Because NMF factors are additive signals, we can also visualize their representation on UMAP coordinates:

FeaturePlot(pbmc3k, features = paste0("NMF_", 1:6))

Compare the composition of NMF clusters to Seurat PCA-guided clustering:

df <- data.frame(
  "nmf_clusters" = pbmc3k@meta.data$seurat_clusters,
  "pca_clusters" = pbmc3k@meta.data$cell_type)

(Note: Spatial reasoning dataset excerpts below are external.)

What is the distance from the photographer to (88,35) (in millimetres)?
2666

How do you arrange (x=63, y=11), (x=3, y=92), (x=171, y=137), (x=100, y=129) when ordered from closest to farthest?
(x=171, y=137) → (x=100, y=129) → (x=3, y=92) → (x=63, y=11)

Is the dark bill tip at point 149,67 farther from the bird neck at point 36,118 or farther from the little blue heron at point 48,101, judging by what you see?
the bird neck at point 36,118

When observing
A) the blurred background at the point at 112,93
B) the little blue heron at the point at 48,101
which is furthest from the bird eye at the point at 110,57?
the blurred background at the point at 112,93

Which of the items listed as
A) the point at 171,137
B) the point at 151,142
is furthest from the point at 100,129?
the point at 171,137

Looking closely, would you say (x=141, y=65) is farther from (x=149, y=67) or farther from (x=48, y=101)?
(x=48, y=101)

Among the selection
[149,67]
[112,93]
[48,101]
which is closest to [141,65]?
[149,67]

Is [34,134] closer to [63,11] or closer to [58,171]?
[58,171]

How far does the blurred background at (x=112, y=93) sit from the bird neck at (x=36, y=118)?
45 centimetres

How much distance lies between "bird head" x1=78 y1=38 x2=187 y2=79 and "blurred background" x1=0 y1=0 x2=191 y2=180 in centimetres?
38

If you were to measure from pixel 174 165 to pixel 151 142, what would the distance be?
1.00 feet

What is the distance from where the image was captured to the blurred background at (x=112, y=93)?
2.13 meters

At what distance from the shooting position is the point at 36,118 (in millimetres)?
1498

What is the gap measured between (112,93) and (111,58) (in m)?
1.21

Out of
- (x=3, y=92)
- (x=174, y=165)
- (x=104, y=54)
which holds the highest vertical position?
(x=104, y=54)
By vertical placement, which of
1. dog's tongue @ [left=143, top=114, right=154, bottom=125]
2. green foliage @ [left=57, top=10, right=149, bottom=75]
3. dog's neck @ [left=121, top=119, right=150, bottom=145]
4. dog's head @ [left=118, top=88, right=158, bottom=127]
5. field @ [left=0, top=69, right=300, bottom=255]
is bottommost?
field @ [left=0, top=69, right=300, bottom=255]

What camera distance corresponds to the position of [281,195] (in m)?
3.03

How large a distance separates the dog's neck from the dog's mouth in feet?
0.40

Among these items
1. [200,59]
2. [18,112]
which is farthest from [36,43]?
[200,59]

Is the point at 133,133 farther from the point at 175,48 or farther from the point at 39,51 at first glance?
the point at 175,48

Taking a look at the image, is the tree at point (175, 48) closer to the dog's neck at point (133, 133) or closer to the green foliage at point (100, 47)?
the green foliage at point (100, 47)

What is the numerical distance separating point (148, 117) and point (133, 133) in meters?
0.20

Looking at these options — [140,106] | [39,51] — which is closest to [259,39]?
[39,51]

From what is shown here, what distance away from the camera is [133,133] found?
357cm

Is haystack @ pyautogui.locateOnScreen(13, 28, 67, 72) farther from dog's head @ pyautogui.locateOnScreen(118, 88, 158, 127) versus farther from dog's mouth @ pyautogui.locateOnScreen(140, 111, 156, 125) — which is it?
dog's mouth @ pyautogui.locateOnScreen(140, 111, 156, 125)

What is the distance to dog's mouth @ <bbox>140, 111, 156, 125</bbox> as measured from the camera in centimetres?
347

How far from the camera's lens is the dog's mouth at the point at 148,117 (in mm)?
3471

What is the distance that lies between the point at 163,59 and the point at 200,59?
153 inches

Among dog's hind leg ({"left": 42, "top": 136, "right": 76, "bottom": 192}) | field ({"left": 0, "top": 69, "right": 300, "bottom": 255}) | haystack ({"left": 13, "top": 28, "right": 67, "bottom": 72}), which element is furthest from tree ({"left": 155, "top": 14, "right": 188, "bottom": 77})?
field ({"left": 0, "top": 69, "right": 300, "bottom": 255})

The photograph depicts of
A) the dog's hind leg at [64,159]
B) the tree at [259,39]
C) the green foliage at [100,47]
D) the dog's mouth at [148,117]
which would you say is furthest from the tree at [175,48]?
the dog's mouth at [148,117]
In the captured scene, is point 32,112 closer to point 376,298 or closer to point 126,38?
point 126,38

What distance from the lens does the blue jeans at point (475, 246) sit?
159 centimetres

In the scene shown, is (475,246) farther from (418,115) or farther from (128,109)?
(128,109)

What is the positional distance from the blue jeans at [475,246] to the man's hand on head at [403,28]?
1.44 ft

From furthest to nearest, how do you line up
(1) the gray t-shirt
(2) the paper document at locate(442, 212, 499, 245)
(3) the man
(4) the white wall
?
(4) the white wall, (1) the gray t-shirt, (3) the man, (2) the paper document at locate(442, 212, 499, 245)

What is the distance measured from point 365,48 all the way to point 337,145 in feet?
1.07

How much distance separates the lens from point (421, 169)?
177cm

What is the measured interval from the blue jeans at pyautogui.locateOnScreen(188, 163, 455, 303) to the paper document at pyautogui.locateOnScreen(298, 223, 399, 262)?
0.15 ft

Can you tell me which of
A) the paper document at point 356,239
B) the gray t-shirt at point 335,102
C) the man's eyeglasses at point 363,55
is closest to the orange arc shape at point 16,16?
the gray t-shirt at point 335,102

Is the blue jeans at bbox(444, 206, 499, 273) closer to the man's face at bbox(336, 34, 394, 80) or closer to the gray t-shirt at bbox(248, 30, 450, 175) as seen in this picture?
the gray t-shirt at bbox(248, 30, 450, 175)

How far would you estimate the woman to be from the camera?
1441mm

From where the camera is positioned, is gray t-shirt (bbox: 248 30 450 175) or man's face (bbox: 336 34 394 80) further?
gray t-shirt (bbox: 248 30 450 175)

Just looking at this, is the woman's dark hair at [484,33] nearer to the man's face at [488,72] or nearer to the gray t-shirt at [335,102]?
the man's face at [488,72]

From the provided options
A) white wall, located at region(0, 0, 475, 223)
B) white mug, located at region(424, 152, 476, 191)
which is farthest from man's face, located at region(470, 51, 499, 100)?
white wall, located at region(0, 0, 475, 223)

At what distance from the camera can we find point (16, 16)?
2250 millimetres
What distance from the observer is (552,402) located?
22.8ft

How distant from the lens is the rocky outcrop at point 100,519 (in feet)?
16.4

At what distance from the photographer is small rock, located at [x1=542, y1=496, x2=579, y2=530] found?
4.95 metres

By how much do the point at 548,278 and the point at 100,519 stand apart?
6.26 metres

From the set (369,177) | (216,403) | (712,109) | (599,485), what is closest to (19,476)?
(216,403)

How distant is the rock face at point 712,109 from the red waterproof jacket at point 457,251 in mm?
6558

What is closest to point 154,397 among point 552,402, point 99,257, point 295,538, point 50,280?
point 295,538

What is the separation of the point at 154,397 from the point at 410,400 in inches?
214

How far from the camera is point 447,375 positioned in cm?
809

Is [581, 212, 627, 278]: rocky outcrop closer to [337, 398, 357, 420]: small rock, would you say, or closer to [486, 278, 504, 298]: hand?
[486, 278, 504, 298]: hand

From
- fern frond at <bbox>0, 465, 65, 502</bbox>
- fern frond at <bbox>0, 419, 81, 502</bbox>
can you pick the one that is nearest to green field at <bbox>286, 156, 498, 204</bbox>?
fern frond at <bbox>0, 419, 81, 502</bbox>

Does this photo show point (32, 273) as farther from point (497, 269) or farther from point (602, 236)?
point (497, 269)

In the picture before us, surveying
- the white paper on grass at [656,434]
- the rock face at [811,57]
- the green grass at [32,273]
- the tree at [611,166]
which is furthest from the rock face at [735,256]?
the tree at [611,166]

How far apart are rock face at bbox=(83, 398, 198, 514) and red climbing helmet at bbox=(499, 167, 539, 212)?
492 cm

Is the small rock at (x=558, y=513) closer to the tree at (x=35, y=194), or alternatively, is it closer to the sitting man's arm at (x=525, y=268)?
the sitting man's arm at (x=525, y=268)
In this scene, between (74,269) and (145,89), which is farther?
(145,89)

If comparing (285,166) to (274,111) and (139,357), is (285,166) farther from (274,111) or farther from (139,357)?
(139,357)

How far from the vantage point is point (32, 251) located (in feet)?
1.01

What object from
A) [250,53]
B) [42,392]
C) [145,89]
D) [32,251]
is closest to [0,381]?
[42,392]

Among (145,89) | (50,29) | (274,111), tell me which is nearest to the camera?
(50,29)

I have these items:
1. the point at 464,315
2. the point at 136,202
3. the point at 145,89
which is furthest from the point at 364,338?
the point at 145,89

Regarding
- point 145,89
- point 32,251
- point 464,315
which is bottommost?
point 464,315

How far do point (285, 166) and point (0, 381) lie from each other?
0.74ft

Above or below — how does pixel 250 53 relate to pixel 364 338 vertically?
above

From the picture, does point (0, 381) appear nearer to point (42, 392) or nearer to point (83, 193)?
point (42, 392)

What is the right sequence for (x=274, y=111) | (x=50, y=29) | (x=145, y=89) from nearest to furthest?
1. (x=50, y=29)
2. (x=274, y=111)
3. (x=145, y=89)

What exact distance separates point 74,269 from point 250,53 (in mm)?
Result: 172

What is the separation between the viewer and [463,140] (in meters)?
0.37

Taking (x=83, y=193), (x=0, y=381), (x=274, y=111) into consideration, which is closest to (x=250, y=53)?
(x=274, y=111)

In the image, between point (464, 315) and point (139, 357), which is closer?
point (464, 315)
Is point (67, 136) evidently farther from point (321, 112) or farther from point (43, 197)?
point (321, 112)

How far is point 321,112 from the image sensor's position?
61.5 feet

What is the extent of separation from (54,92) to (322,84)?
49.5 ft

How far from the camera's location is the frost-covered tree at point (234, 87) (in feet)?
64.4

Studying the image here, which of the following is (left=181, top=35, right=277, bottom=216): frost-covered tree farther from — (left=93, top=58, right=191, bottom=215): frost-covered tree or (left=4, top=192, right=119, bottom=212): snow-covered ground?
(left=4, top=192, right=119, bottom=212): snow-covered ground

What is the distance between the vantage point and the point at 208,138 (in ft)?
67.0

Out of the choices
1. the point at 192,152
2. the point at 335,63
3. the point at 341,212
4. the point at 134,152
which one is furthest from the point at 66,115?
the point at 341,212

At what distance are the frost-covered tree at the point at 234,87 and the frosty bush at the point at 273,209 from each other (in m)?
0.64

df <- df[!is.na(df$pca_clusters), ]

df <- df %>% 
  group_by(nmf_clusters) %>% 
  count(pca_clusters) %>% 
  mutate(freq = n / sum(n))

ggplot(df, aes(nmf_clusters, pca_clusters, size = freq, color = n)) + 
  geom_point() + 
  theme_bw() + 
  labs(x = "NMF cluster", 
       y = "PCA cluster", 
       size = "proportion\nof cluster", 
       color = "cells in\nNMF cluster") + 
  scale_color_viridis_c(option = "D")

Since there is significant correspondence between PCA- and NMF-guided clusters, we can just transfer the labels based on majority overlap:

cluster_names <- df %>% 
  slice(which.max(n)) %>% 
  pull(pca_clusters)

levels(pbmc3k@meta.data$seurat_clusters) <- make.unique(as.vector(cluster_names))

DimPlot(pbmc3k, 
        reduction = "umap", 
        label = TRUE, 
        group.by = "seurat_clusters", 
        pt.size = 0.5) + NoLegend()

Compared to the PCA clustering (see the Seurat vignette), the NMF clustering more completely resolves NK cells and better resolves CD8 T-cells from Memory CD4 T-cells, but does not identify a small cluster of Dendritic Cells annotated in the Seurat vignette.

These results show how PCA and NMF can be used to achieve very similar results for cell clustering, while NMF models are interpretable and capture more information and thus better cluster resolution.